Kevin Vincent knows all about sushi. He was making it for years at home and bringing it to parties to share with friends. Then a chance meeting with a grocery store owner turned his skills into a full-time gig.

“They were looking for someone to make sushi and so I said, ‘Why not? Let’s give it a try.’ So for three years I was making sushi for the people of Corner Brook,” he says. “I basically built the market.”

After a while Kevin realized there was even more potential to market his product on the west coast, outside of grocery stores, so he decided to open a restaurant called Newfound Sushi.

“No one else is offering it this side of St. John’s, so I took two years and wrote up a business plan with the help of Navigate,” he says. Navigate is a partnership between College of the North Atlantic and Grenfell Campus – Memorial University that provides venture coaching services to entrepreneurs.

Billy Newell heads up the service, which is funded by the Atlantic Canada Opportunities Agency (ACOA) and the provincial Department of Innovation, Business and Rural Development. CNA and Grenfell provide the office space as an in-kind contribution, and the service is available to students, staff and alumni.

“Most of our clients are not business students – there are a few but most of them come from other areas,” he says. “There are some really innovative ideas that have come through from the engineering faculties here at CNA and from the Adventure Tourism program – these people have some great ideas.”

When they bring those ideas to Billy, he helps them build a foundation that will get the business off the ground. “There is a high failure rate for new businesses,” he says. “Statistics show that entrepreneurs who have received mentorship or business coaching services have a much better chance at succeeding.”

He starts by identifying the entrepreneurial or business skills of the individual, helping them define their strengths and weaknesses, and then pointing them to other people or services that can help them overcome obstacles.

“I spend a good part of my days meeting with people and researching programs that apply to certain businesses,” he says. “For students to have access to that kind of information on campus is great. If they were to start something up they would have to run around to all kinds of departments and agencies looking for programming, but to have that one person here who can point them in that direction is really good for them.”

He also mentors them as they write their business plans and even helps build their balance sheets and cash flow statements, to demonstrate the viability of the potential business.

“Usually, if you’re going to start up a business and you approach someone for funding, they want to see some sort of business plan,” he explains. “It’s really hard, especially for a student, to walk in somewhere with just an idea and with no other real direction, and expect to get funding.” Market research is another area where Billy can be helpful.

“We have access to companies that post their research online,” he says. “I can go on there and get the information and provide it to these aspiring entrepreneurs. Sometimes I even help them write a survey to pass out in the local community so they can identify who their ideal customer is.”

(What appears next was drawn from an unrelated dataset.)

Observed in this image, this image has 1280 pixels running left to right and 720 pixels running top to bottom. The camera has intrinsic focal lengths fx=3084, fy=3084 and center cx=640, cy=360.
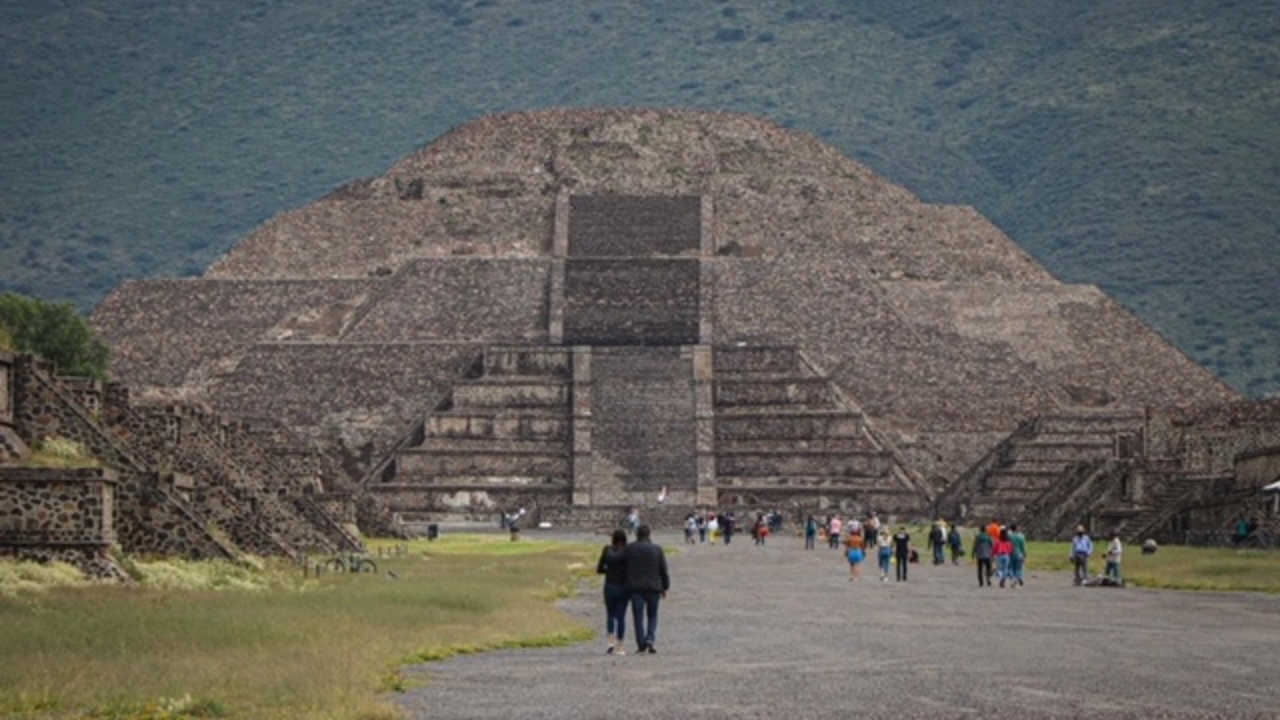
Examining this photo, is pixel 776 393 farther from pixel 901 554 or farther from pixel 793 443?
pixel 901 554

Billy says the support doesn’t end once the business is off the ground.

“We’ll always provide ongoing support to them,” he says. “They might start a business out of their house and then want to hire someone and they don’t quite know how to do that. We can continue to offer advice as their business evolves.”

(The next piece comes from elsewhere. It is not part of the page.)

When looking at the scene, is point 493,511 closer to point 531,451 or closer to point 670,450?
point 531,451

For entrepreneurs like Kevin Vincent, the advice and support that’s offered by Navigate is invaluable.

“They really helped me out with the numbers when I was doing the costing,” he says. “And then there are the things that you don’t think about. Have you got your insurance lined up? Are all your suppliers lined up? How much is it going to cost to get the supplies here? Little things like that.”

Kevin says the program also got him thinking ahead about how to expand his market.

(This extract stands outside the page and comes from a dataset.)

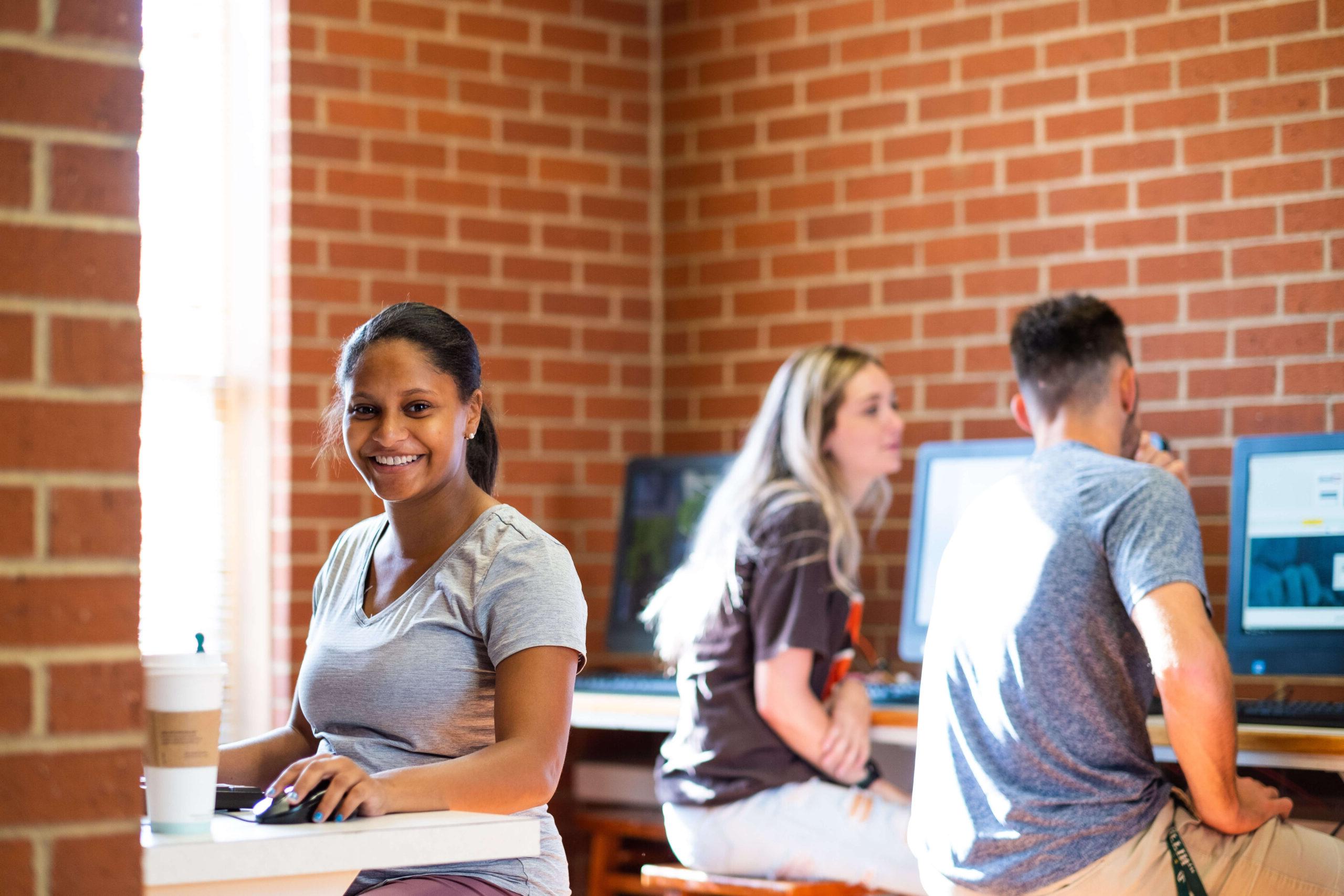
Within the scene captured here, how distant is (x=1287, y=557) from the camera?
9.48ft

“It gave me an opportunity to size up what I was doing and make a long term plan instead of a short term plan,” he says. “I’m going to eventually put it in the grocery stores and the food court at Memorial and I’m working out a deal with some caterers to supply my product as well.”

Since 2004, when the program was known as Gateway West, more than 40 businesses have taken advantage of the mentoring services offered by Navigate. Billy says there are still plenty of great ideas out there that can benefit from it.

“There are some really great innovative ideas here, especially at CNA,” he says. “I think we could push the students a bit more to see the potential of those ideas and to get the private sector to take advantage of some of them. I think there is definite room for improvement because the place is busting at the seams.”